- **Input**
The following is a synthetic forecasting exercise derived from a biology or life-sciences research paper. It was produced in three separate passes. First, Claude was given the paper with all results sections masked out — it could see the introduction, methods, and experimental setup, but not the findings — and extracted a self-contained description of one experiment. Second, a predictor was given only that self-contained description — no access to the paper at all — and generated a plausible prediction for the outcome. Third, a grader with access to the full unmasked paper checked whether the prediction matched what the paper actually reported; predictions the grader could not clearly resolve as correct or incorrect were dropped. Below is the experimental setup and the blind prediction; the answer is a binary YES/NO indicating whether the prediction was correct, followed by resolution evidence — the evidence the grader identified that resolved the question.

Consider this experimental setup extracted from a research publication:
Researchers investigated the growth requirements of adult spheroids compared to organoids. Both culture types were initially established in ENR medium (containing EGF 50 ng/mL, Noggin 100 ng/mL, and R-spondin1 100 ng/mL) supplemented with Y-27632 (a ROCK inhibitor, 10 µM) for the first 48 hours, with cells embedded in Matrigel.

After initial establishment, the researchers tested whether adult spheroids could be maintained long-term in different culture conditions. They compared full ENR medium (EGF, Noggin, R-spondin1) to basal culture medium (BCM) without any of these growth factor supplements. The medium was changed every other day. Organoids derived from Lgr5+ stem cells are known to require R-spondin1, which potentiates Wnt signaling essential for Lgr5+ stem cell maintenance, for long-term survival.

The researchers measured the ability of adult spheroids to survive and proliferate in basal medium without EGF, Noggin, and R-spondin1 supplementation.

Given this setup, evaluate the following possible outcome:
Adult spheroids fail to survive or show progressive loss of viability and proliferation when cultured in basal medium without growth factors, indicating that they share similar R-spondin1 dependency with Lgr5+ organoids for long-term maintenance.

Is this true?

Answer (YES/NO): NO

==

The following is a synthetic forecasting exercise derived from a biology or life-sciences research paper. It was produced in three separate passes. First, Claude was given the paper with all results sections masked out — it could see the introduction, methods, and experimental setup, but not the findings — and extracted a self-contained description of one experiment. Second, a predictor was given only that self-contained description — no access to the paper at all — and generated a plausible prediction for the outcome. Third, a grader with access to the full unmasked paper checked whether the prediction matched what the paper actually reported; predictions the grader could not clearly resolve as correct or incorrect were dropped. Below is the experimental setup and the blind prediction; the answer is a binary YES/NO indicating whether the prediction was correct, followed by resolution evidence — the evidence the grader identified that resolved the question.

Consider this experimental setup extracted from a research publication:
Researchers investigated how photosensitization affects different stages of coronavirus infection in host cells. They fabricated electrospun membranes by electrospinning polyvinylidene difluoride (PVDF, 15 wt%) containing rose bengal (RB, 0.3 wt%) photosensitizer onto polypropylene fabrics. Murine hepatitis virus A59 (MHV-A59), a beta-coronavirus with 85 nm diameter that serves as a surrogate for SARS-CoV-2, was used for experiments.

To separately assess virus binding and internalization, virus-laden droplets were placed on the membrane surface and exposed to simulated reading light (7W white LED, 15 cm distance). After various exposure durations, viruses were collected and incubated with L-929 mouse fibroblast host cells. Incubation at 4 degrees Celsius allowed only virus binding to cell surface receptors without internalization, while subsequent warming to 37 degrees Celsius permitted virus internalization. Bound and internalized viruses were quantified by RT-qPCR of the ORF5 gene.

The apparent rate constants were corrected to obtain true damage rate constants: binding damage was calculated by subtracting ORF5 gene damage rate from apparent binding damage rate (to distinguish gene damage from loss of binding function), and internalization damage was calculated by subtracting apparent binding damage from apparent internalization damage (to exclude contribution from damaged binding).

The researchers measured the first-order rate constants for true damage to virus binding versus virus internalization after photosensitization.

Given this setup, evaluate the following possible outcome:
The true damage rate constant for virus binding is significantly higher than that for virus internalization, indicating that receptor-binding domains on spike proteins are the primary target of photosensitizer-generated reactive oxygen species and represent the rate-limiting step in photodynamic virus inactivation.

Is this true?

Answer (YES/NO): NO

- **Task requirements**
All lines of the entries above where "spheroids" turns up should be reported.

- **Task output**
Researchers investigated the growth requirements of adult spheroids compared to organoids. Both culture types were initially established in ENR medium (containing EGF 50 ng/mL, Noggin 100 ng/mL, and R-spondin1 100 ng/mL) supplemented with Y-27632 (a ROCK inhibitor, 10 µM) for the first 48 hours, with cells embedded in Matrigel.
After initial establishment, the researchers tested whether adult spheroids could be maintained long-term in different culture conditions. They compared full ENR medium (EGF, Noggin, R-spondin1) to basal culture medium (BCM) without any of these growth factor supplements. The medium was changed every other day. Organoids derived from Lgr5+ stem cells are known to require R-spondin1, which potentiates Wnt signaling essential for Lgr5+ stem cell maintenance, for long-term survival.
The researchers measured the ability of adult spheroids to survive and proliferate in basal medium without EGF, Noggin, and R-spondin1 supplementation.
Adult spheroids fail to survive or show progressive loss of viability and proliferation when cultured in basal medium without growth factors, indicating that they share similar R-spondin1 dependency with Lgr5+ organoids for long-term maintenance.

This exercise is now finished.